Desde el instante en que nuestros hijos pisan el colegio por primera vez, el cole entra en nuestros hogares y se convierte en tema de todas las sobremesas, durante un montón de años. Se lo escuché decir a un amigo en una reunión de la Asociación de Padres, y cada día tengo ocasión de comprobar cuánta verdad encierra esta afirmación.
Casi todas las cosas importantes del día (por supuesto, no todas) suceden en el patio, en la clase o con sus compañeros. Cuando ellos me cuentan, yo intento poner ojos de búho y orejas de elefante (así explicaba mi hija Irene, de pequeña, cómo es la actitud de escucha), para no perderme ni un detalle. Pero a veces sucede que esos momentos importantes son compartidos, y la familia está al completo, con otras familias y el resto de la comunidad educativa.
Sucede, por ejemplo, los domingos que se celebra la Eucaristía en el colegio. Ojalá pudiera ser todas las semanas.

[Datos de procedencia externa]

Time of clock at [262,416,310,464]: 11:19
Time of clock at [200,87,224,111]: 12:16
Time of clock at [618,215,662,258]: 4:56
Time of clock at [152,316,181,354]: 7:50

Una de estas celebraciones me ha regalado en los últimos meses un momento especial, que me gusta recordar, para dar gracias por que esa familia esté en el colegio y por que mis hijos compartan horas de juego con ese niño. Ya habíamos comulgado casi todos, cuando una madre se acercó a la fila, con un niño que no se movía como los demás. Yo intentaba ser discreta y no mirar, pero era casi imposible no hacerlo. Mi hijo Ángel, además, me pidió que lo hiciera, para que supiera quién era ese niño del que me había hablado tantas veces y que también había ido ese día al colegio, a celebrar la Eucaristía con el resto de compañeros. Se trataba de un niño que algunos días asiste a su colegio, AUCAVI (Autismo y Calidad de Vida), y otros al Real Colegio Nuestra Señora de Loreto, en un proyecto de integración que ambos centros han puesto en marcha con la ayuda de unos profesionales estupendos.
La información empezó llegándonos con cuentagotas, pero a los niños lo diferente les atrae muchísimo y ellos juegan con la ventaja de que no entienden de protocolos y su curiosidad puede más que el sentido de prudencia. Hacen bien.

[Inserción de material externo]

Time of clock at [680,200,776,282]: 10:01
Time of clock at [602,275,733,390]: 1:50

Dos años después de que esta experiencia comenzara en el colegio de mis hijos, son muchas las sobremesas en las que ha salido el tema. Es sorprendente la naturalidad con la que ellos aceptan las diferencias y la sensibilidad que están desarrollando para entender determinados comportamientos.
Sin duda, es una riqueza para niños, maestros y familias, que tenemos el reto de aprender juntos a aceptar la diversidad como algo normal para que no sea necesario hablar de inclusión, sino de convivencia. Esta asignatura extra está resultando ser una gozada, una importante lección de vida para todos.
Me siento afortunada por esta oportunidad que el colegio brinda a mis hijos, y que me llega a través de sus comentarios. Pero no sólo a través de las Eucaristías; también yo puedo participar en esta experiencia de integración, celebrando la fe con ellos y sus familias.